Fighting Different Viruses With One Drug
Painter says he started working on the antiviral drug in 2013 after he was approached by the Defense Threat Reduction Agency. At the time, the federal agency was looking for a way to fight Venezuelan equine encephalitis, a sometimes-fatal viral disease that causes brain swelling.
The FDA has already shown a willingness to fast-track tools for the current coronavirus outbreak. Earlier this month, it issued an “emergency use authorization” for a diagnostic test for the 2019 novel coronavirus developed by the Centers for Disease Control and Prevention.
Looking For ‘The Lowest-Hanging Fruit’
Testing out treatments that are already in development is likely faster than starting from scratch with a brand new drug, says Dr. Amesh Adalja, with the Johns Hopkins Bloomberg School of Public Health.
“The first thing to do is take the lowest-hanging fruit, which are other antivirals that may have activity against this virus,” he said.
“[These broad-spectrum drugs] can be useful,” Adalja says. “We have many different viral threats, and if something can work against more than one, it can serve multiple purposes.”

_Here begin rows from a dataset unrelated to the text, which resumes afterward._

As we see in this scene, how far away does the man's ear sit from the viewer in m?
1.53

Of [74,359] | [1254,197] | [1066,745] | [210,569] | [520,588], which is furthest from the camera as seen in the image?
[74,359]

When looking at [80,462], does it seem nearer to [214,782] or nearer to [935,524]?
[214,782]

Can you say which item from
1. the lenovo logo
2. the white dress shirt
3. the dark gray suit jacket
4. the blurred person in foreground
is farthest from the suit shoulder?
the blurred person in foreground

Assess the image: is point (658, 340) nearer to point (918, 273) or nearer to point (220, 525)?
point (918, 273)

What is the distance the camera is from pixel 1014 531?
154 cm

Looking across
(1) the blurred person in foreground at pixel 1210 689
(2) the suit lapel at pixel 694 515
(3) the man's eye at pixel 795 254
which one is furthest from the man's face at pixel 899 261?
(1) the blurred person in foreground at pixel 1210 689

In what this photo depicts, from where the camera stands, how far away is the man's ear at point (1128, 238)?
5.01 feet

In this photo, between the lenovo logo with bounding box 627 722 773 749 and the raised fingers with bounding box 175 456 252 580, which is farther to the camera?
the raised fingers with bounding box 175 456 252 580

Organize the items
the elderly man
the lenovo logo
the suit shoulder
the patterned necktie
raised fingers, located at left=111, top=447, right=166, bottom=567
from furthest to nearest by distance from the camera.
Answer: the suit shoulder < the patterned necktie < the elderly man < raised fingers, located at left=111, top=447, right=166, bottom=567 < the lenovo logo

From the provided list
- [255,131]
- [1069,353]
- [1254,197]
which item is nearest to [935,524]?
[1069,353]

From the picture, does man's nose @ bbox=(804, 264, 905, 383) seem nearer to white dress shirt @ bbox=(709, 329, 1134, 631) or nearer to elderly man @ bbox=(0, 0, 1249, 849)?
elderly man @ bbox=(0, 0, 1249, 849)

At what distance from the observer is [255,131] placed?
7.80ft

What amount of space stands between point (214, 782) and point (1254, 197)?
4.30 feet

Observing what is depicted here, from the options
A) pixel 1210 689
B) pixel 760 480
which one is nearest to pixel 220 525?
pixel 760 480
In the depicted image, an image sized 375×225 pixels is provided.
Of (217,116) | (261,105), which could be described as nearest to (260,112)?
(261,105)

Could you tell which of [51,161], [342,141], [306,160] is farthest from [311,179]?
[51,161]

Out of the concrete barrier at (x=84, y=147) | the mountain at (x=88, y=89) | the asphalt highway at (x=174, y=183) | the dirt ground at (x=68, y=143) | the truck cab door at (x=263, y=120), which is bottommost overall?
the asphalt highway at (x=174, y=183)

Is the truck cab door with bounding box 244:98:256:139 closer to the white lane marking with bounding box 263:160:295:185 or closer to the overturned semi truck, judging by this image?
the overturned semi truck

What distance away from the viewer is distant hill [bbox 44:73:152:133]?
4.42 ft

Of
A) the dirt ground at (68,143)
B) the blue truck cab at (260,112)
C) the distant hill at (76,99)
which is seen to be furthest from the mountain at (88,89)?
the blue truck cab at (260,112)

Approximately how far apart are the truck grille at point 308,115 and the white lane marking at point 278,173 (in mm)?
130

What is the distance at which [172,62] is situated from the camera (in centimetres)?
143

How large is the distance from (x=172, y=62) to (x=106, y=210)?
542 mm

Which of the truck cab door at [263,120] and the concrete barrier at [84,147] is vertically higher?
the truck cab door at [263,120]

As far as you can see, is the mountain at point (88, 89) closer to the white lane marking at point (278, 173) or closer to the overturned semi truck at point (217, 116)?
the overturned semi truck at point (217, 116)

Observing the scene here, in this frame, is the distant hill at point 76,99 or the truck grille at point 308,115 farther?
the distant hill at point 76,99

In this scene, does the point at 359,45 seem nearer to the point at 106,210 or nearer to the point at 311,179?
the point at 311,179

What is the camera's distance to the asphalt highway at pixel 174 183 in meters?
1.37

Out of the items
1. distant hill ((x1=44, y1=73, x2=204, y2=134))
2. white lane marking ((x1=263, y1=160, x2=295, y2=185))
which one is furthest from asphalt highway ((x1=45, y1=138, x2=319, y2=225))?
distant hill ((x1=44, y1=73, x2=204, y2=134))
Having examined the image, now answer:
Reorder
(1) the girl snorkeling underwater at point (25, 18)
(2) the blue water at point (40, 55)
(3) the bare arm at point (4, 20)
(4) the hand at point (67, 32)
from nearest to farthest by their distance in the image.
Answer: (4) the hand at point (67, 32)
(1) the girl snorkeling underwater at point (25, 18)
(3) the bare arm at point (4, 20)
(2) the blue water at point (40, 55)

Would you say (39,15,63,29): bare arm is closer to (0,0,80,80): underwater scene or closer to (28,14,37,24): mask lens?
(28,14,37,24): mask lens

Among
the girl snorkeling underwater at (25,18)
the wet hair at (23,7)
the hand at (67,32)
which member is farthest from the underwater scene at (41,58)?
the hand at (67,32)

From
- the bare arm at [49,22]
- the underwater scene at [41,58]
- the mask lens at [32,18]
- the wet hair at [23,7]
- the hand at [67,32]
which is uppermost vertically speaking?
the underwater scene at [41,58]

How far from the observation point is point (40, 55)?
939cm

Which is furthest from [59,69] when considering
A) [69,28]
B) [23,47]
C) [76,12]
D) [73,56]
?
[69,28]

But antiviral drugs do have limitations, says Stephen Morse, who studies infectious diseases at the Mailman School of Public Health at Columbia University.
For one, you have to know who needs them.
“If you can target people who are infected and might be able to transmit to others, it could have a very large effect in reducing the epidemic,” he explains. “But it’s hard to diagnose everybody.”
Morse says antiviral drugs can be beneficial for people who get sick, but cautions they’re not preventative like vaccines. Quickly making enough medication to treat lots of people can also be a challenge.